PASSAGE SHOWN >>

----------

Coarsening Classification Rules on Basis of Granular Computing

Report 2 Downloads 58 Views
Proceedings of the 17th Canadian Conference on Artificial Intelligence (CAI’04), 578-579, 2004.

Coarsening Classification Rules on Basis of Granular Computing Yan Zhao Department of Computer Science, University of Regina, Regina, Saskatchewan, Canada S4S 0A2 E-mail: [email protected]

1

Problem statement

The task of classification, as a well-studied field of machine learning and data mining, has two main purposes: describing the classification rules in the training dataset and predicting the unseen new instances in the testing dataset. Normally, one expects a high accuracy for precisely descriptive use. However, a higher accuracy is intended to generate longer rules, which are not easy to understand, and may overfit the training instances. This motivates us to propose the approach of coarsening the classification rules, namely, reasonably sacrifice the accuracy of description in a controlled level in order to improve the comprehensibility and predictability. The framework of granular computing provides us a formal and systematic methodology for doing this. In this paper, a modified PRISM classification algorithm is presented based on the framework of granular computing.

----------

COMPLETE THE FOLLOWING >>
1: Please reproduce word for word the part of the passage on coarsening classification rules starting at "The task of" and ending at "of granular computing.".
2: Extend the passage on coarsening classification rules, picking up after its final sentence.
The rows after this point have no connection to the passage on coarsening classification rules.

RECORDS SUPPLIED >>
----------

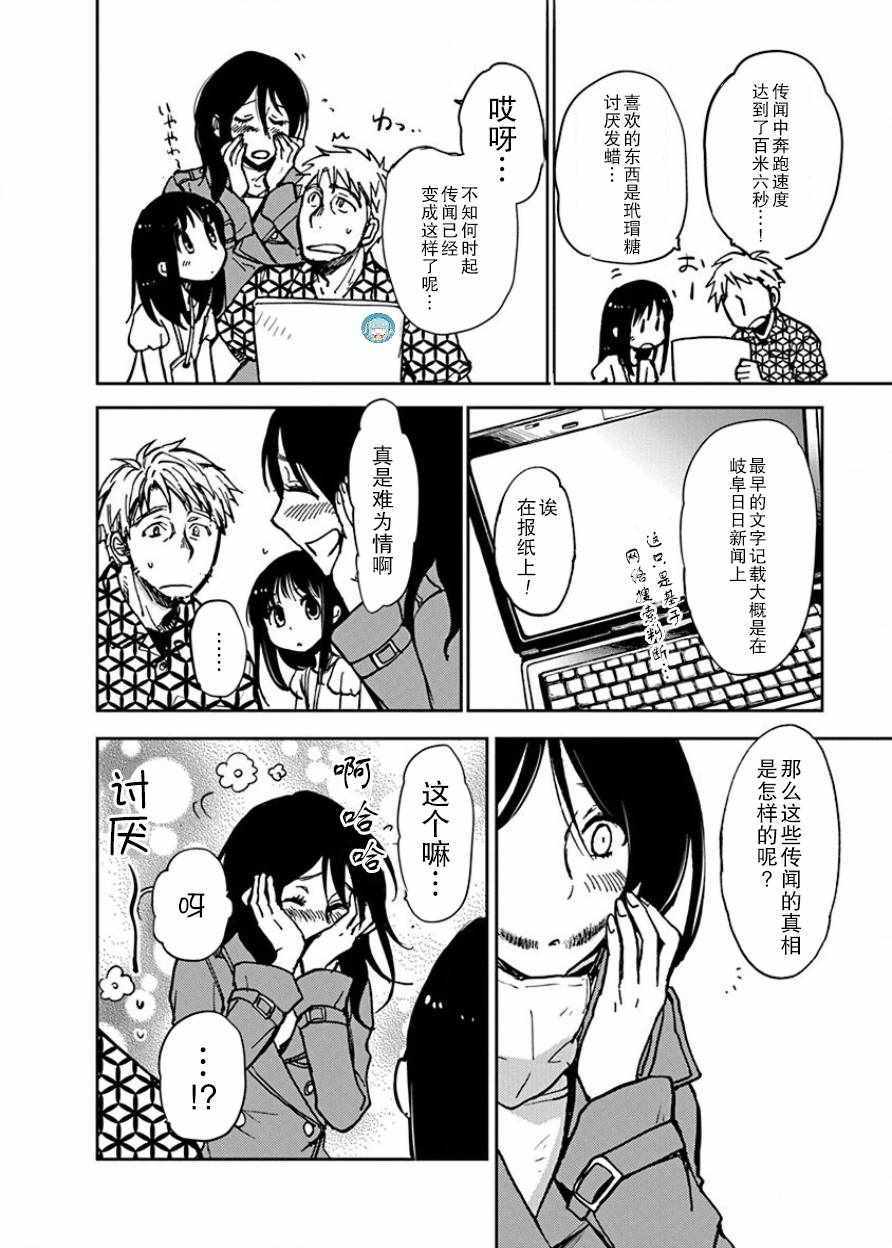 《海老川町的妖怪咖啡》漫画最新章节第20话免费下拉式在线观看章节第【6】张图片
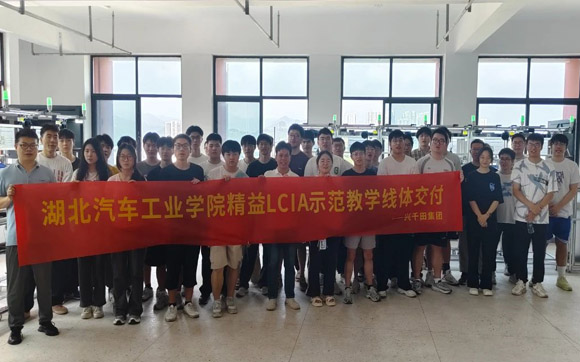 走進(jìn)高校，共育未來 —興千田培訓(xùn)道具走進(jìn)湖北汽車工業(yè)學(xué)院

----------

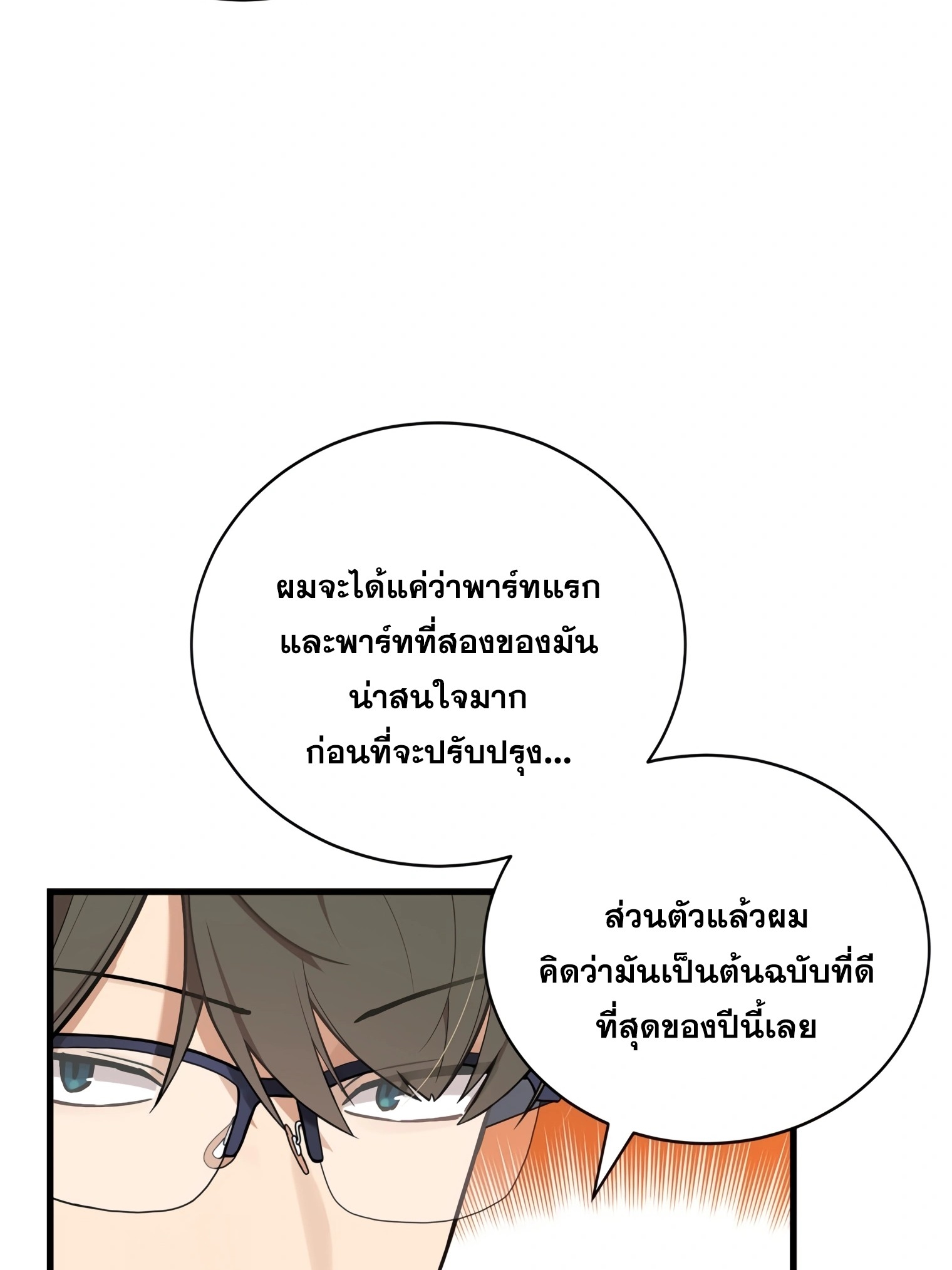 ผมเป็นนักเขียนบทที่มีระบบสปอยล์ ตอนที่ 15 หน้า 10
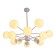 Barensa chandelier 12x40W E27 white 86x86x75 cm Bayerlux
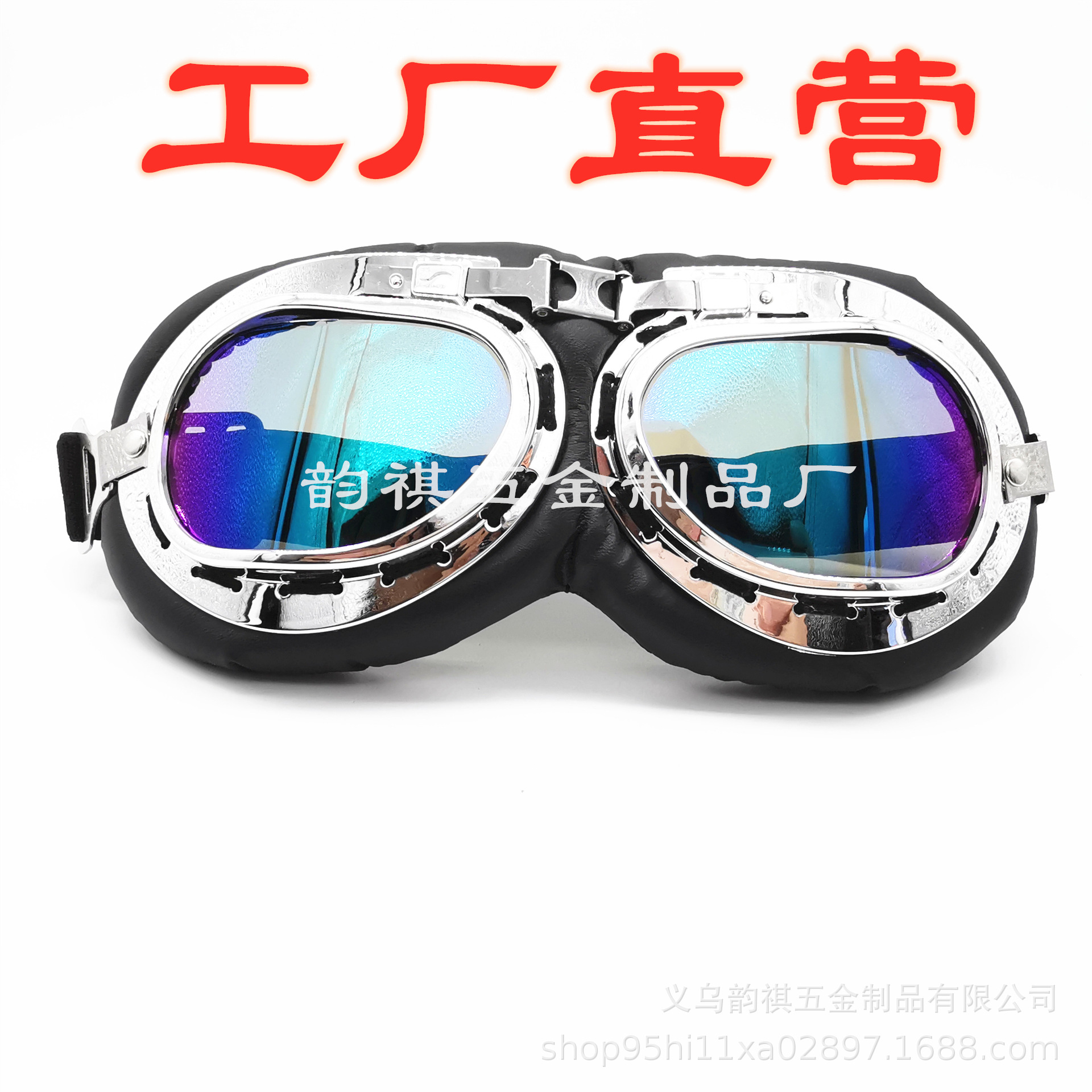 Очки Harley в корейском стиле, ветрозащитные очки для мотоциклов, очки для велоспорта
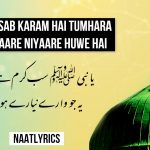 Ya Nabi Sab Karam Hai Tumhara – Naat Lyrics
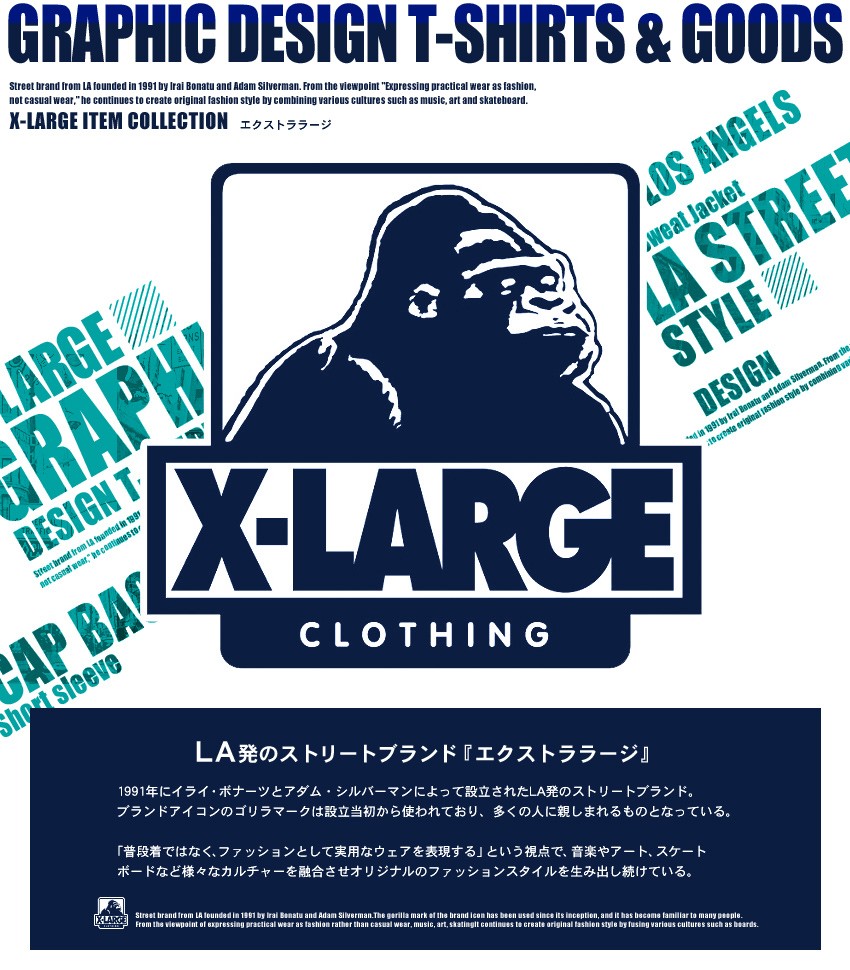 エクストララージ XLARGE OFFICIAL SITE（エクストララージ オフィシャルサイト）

----------

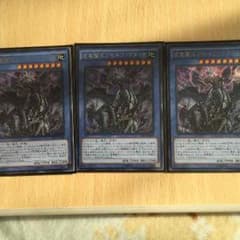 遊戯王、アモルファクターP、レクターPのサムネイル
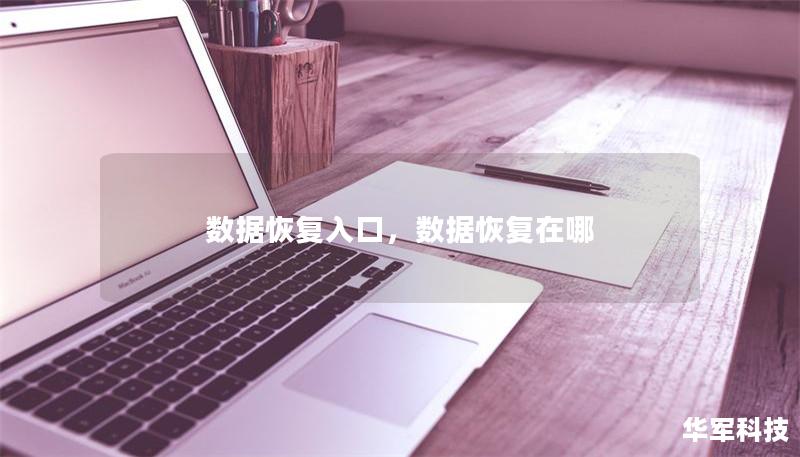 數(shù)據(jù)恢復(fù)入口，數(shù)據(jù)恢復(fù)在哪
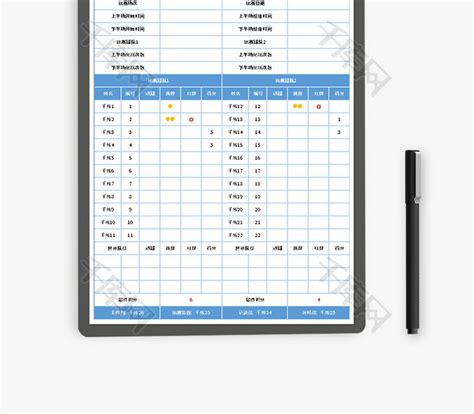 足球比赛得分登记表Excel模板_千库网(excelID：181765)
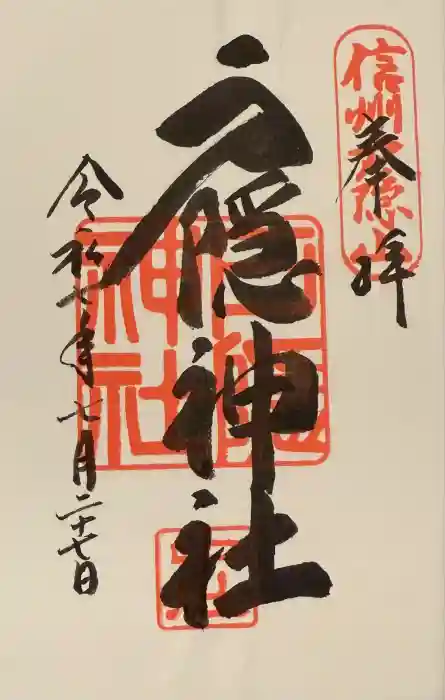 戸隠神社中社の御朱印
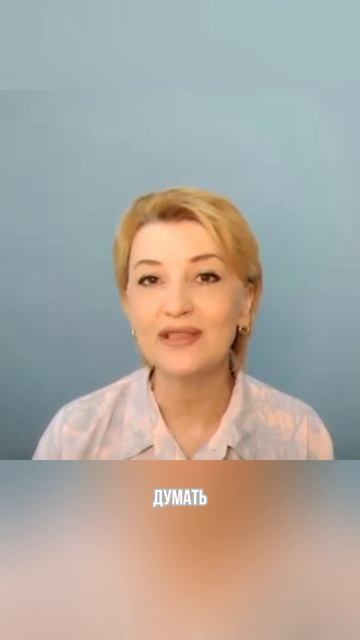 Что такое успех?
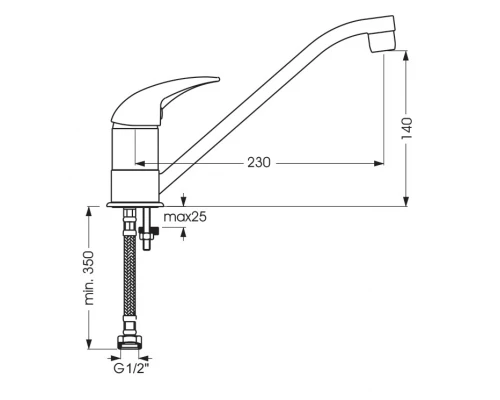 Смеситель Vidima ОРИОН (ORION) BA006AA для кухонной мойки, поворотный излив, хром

----------

WRITTEN RESPONSES >>
1:
The task of classification, as a well-studied field of machine learning and data mining, has two main purposes: describing the classification rules in the training dataset and predicting the unseen new instances in the testing dataset. Normally, one expects a high accuracy for precisely descriptive use. However, a higher accuracy is intended to generate longer rules, which are not easy to understand, and may overfit the training instances. This motivates us to propose the approach of coarsening the classification rules, namely, reasonably sacrifice the accuracy of description in a controlled level in order to improve the comprehensibility and predictability. The framework of granular computing provides us a formal and systematic methodology for doing this. In this paper, a modified PRISM classification algorithm is presented based on the framework of granular computing.

2:
2

The formal concepts of granular computing

The formal general granular computing model is summarized in [2]. Briefly, all the available information and knowledge is stored in an information table. The definable granules are the basic logic units for description and discussion use. The refinement, or coarsening relationship between two definable granules is a partial order, which is reflexive, asymmetric and transitive. For the tasks of classification, we are only interested in conjunctively definable granules, which mean that more than one definable granule are conjunctively connected. Partition and covering are two commonly used granulations of universe. One can obtain a more refined partition by further dividing equivalence classes of a partition. Similarly, one can obtain a more refined covering by further decomposing a granule of a covering. This naturally defines a refinement (coarsening) order over the partition lattice and the covering lattice. Approaches for coarsening decision trees include pre-pruning methods and post-pruning methods. For pre-pruning methods, the stopping criterion is critical to the classification performance. Too low a threshold can terminate division too soon before the benefits of subsequent splits become evident; while too high a threshold results in little simplification. Post-pruning methods engage a nontrivial post process after the complete tree has been generated. Pre-pruning

Proceedings of the 17th Canadian Conference on Artificial Intelligence (CAI’04), 578-579, 2004.

methods are more time-efficient than post-pruning methods. Approaches for coarsening decision rules only include pre-pruning methods, which have the same advantages and disadvantages as they are used for decision trees.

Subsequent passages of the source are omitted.